## Page
+ + +
Month: November 2017



My class has been doing a lot of reading about Native Americans over the past few weeks.  It’s a challenging topic to explore with fifth graders.  Some of the kids came to fifth grade aware of the “trail of tears” experience.   They learned about it as part of their Westward Expansion unit in fourth grade.  For me, it’s hard to read some of the “All About the Cherokee” books without thinking that we’re teaching a cleaned-up version of our history.  At the same time, I struggle with when to bring up the fact that it was our government that legislated (perpetrated) this injustice.  Fifth graders are very young in one sense.  Many still see the world in terms of good guys and bad guys.  How then, do I expose them to this harsh reality, that we (our countrymen) were more “bad guy”  than “good guy” in this story?  It’s like being that guy who pulls the curtain back on the wizard or the tooth fairy or Santa.  At the same time, I really don’t want to be the person who spreads a myth, especially when it’s a harmful myth (as opposed to the ones mentioned above).   I’ve decided we can read the sanitized books for a while, learn about the food they ate, the clothes they wore, the songs they sang, and the way they prayed.  At a certain point, though, we have to learn where they went, why they went, and what happened to their culture.


So yesterday in class we read an essay by a Navajo poet.  In it she describes how her relatives, so devoted to their families and the ground where they were rooted, were ripped from their families, sent to government or missionary boarding schools, and forbidden to speak their native language, wear their traditional clothing, or learn their own history.  It was an ugly story.


The author, though, found glimmers of hope.  She read books, in English, yes, but stories that gave her strength.  She spoke of how, in her lifetime, lights shined on dark injustices, minds opened to new perspective, and lawmakers changed some of the rules.  It couldn’t undo all of the damage, but at least it showed that spirit that I like to think our country aspired to, the one in America the Beautiful, where it says, “God mend thy every flaw.”  To me that’s the sentiment of hope for an imperfect nation:  we may have flaws, but we are determined to work toward a mending.
+ + +
## Provided records
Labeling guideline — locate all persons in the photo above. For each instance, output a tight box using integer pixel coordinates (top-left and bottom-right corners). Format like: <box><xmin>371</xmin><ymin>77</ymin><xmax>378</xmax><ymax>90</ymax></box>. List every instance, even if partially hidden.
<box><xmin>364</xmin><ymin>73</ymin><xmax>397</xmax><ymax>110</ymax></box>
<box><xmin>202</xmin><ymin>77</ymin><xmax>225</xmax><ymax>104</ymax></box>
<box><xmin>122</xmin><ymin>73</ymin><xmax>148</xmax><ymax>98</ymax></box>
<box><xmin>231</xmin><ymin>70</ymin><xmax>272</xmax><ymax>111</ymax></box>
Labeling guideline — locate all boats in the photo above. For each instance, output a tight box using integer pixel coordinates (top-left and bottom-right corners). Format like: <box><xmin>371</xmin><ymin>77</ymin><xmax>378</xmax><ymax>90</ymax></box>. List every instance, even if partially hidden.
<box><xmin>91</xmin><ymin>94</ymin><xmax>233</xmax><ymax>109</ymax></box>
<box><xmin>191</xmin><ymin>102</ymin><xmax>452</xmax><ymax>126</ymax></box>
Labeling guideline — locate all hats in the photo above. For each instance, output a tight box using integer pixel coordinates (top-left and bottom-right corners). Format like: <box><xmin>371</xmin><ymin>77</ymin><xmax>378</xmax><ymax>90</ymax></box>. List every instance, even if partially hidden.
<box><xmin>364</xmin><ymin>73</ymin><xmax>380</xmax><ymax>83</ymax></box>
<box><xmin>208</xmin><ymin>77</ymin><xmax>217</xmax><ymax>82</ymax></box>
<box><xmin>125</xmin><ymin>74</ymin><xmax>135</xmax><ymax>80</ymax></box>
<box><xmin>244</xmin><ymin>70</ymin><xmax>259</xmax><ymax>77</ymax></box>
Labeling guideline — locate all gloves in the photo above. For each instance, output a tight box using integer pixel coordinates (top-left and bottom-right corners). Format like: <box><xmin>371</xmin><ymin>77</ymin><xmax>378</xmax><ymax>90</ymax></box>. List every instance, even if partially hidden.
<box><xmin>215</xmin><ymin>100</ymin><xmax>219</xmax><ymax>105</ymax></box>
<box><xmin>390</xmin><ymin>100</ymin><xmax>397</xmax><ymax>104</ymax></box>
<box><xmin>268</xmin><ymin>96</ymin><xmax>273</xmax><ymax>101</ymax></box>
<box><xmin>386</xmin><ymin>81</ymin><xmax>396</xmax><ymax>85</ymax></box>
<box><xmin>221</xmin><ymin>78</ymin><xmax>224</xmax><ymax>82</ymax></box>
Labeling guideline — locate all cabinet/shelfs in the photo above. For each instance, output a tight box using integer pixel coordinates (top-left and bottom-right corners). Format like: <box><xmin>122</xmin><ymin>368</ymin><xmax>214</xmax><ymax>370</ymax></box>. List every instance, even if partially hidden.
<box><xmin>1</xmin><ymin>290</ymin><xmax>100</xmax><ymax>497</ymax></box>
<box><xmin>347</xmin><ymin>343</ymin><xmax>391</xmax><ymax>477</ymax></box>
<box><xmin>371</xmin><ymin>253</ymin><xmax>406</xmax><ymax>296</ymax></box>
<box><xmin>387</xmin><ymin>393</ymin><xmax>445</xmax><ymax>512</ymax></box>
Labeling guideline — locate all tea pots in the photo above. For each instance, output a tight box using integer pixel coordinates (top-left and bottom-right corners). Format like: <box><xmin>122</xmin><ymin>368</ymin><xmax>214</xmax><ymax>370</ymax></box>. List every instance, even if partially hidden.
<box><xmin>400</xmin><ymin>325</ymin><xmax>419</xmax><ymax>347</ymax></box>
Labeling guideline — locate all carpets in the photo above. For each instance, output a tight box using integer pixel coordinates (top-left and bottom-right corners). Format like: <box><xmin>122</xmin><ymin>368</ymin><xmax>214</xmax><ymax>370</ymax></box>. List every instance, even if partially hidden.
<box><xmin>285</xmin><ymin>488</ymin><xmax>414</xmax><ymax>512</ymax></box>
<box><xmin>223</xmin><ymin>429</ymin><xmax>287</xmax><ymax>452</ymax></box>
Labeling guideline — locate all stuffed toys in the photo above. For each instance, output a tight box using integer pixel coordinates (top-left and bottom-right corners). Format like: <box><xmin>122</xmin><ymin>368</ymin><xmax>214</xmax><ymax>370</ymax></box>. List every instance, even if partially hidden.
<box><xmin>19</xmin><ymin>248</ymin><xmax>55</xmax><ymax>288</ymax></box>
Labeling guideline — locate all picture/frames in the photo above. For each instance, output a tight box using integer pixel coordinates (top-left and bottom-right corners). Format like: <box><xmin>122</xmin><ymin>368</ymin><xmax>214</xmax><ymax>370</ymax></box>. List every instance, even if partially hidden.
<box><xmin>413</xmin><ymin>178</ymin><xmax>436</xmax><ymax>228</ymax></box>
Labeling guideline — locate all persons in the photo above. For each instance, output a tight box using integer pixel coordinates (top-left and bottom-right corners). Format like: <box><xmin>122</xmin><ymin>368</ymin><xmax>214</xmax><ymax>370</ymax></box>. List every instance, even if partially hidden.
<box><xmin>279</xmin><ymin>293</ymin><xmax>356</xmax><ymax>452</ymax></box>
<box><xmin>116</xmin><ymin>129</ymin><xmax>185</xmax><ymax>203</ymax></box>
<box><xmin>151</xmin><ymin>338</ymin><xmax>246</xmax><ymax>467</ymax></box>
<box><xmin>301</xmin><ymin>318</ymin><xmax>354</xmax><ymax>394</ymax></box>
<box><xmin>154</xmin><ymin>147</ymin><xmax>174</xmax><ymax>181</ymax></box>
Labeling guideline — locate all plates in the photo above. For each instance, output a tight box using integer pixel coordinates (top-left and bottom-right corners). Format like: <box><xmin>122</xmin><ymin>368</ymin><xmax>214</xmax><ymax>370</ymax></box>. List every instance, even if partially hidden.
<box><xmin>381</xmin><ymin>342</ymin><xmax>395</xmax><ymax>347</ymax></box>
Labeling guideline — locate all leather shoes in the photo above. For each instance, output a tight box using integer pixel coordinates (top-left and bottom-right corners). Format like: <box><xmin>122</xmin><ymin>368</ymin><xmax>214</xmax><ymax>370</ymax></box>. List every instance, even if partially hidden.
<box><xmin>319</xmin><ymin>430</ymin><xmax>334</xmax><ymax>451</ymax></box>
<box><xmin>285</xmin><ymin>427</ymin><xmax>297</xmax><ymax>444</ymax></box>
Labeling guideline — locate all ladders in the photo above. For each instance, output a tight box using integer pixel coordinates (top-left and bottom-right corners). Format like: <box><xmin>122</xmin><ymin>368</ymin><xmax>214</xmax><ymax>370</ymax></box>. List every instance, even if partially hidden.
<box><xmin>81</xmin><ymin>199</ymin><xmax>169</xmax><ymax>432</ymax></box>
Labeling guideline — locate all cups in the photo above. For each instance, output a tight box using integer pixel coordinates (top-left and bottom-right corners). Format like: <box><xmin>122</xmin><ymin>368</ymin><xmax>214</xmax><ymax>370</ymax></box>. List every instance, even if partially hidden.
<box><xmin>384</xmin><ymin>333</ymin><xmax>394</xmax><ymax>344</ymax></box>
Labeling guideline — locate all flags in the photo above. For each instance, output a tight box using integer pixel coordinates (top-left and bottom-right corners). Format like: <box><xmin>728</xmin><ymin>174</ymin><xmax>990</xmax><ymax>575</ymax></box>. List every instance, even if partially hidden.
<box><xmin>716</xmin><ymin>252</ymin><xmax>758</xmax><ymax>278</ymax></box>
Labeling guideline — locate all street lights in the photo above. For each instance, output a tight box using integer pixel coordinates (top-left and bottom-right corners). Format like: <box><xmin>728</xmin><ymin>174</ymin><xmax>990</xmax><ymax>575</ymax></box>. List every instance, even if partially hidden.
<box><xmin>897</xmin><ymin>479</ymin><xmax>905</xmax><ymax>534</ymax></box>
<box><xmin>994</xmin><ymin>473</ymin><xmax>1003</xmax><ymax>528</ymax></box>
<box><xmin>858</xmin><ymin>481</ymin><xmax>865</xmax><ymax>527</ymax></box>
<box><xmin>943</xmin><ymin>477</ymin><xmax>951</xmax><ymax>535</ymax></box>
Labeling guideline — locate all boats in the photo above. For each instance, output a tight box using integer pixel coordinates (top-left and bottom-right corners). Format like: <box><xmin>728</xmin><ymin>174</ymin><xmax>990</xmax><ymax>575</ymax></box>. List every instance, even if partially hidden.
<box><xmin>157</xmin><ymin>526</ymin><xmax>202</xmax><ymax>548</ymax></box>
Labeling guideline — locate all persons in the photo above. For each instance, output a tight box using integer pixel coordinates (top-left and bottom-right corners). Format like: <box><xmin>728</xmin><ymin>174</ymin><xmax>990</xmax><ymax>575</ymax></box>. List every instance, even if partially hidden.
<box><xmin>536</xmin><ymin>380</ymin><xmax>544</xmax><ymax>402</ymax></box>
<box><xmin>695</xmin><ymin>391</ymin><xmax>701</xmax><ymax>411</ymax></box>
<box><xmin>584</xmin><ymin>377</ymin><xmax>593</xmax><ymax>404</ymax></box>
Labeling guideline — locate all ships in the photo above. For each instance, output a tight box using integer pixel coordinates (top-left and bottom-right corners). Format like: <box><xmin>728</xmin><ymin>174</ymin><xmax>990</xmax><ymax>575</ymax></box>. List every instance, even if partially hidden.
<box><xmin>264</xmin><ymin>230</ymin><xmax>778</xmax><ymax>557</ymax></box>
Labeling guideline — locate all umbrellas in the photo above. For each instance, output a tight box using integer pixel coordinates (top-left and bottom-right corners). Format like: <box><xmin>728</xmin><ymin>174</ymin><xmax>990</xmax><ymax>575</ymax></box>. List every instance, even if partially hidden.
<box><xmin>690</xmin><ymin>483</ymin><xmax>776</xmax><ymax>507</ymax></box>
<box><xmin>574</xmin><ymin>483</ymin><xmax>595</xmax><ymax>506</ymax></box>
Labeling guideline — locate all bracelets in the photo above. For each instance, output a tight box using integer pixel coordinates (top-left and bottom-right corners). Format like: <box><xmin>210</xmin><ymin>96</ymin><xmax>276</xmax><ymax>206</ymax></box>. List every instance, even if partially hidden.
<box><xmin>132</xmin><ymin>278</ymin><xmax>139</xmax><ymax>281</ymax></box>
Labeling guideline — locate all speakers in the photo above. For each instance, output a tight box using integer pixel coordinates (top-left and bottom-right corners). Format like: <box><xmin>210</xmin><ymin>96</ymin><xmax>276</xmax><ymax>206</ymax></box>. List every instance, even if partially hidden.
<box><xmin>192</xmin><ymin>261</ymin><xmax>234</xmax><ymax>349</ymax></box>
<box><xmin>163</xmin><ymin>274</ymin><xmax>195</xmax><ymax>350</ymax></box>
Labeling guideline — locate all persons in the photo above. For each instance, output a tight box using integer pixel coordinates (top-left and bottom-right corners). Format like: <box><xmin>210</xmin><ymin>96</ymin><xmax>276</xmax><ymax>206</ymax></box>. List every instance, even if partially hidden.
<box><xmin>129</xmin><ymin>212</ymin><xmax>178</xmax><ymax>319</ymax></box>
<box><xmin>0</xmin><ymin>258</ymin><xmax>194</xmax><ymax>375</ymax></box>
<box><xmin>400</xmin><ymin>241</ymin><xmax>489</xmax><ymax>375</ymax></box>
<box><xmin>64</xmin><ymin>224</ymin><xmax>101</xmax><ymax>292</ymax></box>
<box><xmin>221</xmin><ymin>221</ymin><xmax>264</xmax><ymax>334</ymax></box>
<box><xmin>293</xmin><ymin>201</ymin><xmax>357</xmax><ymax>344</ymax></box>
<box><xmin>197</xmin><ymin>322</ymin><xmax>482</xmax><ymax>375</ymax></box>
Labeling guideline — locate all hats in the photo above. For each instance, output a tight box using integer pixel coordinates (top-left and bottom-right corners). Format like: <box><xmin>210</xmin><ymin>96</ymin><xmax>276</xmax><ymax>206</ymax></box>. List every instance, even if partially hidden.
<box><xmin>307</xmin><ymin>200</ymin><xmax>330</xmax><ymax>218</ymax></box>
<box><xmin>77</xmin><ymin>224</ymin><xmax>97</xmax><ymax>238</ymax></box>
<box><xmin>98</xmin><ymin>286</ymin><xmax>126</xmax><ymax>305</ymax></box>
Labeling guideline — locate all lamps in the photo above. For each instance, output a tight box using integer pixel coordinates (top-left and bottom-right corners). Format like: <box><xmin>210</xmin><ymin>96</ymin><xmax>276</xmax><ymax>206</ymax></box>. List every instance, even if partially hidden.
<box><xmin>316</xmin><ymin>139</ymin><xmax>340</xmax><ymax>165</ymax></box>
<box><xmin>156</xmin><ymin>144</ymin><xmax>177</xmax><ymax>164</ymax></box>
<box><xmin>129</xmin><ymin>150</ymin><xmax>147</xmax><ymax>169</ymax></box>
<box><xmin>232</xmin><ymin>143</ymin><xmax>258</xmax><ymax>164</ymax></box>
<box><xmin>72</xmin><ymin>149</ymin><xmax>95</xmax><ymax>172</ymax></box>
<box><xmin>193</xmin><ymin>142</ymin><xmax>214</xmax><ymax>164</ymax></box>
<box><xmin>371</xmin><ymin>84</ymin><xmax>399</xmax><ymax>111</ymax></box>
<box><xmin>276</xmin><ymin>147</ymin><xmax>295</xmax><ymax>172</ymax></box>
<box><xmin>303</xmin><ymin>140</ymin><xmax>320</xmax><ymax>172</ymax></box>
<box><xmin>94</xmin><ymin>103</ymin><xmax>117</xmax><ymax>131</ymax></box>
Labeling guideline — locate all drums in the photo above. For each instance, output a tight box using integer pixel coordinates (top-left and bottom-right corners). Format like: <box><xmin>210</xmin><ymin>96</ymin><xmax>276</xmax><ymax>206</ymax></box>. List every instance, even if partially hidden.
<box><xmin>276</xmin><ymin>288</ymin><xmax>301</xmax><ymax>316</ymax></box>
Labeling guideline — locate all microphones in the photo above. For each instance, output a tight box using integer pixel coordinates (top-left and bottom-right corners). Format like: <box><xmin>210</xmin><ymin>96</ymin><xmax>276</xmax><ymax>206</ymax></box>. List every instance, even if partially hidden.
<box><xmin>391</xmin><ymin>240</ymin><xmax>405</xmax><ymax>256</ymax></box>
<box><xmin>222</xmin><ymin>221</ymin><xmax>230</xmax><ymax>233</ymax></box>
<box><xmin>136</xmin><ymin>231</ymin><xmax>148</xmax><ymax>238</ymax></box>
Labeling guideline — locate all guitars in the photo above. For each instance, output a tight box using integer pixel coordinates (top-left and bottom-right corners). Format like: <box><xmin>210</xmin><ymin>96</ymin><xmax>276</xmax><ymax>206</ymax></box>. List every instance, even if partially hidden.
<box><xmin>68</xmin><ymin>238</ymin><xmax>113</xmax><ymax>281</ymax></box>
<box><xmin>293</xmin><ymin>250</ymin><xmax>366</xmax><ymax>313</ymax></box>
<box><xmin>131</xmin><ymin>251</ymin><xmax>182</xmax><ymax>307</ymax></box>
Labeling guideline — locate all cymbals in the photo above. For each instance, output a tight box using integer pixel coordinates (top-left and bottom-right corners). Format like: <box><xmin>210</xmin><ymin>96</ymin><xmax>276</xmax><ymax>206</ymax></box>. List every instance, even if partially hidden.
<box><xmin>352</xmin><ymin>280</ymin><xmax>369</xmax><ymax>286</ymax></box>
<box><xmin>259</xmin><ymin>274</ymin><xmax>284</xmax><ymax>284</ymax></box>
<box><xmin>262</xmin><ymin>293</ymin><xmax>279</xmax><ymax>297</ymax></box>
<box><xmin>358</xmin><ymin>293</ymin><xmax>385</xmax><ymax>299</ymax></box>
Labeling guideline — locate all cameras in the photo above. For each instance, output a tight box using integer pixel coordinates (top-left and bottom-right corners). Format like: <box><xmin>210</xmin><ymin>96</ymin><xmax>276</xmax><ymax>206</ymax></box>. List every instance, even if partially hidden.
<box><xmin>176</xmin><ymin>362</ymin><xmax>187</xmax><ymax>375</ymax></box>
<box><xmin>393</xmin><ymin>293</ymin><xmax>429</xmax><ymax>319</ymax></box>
+ + +
## What is required
In the post about teaching fifth graders Native American history, quote the passage starting at "The author, though, found" and ending at "toward a mending.".

## Solution below
The author, though, found glimmers of hope.  She read books, in English, yes, but stories that gave her strength.  She spoke of how, in her lifetime, lights shined on dark injustices, minds opened to new perspective, and lawmakers changed some of the rules.  It couldn’t undo all of the damage, but at least it showed that spirit that I like to think our country aspired to, the one in America the Beautiful, where it says, “God mend thy every flaw.”  To me that’s the sentiment of hope for an imperfect nation:  we may have flaws, but we are determined to work toward a mending.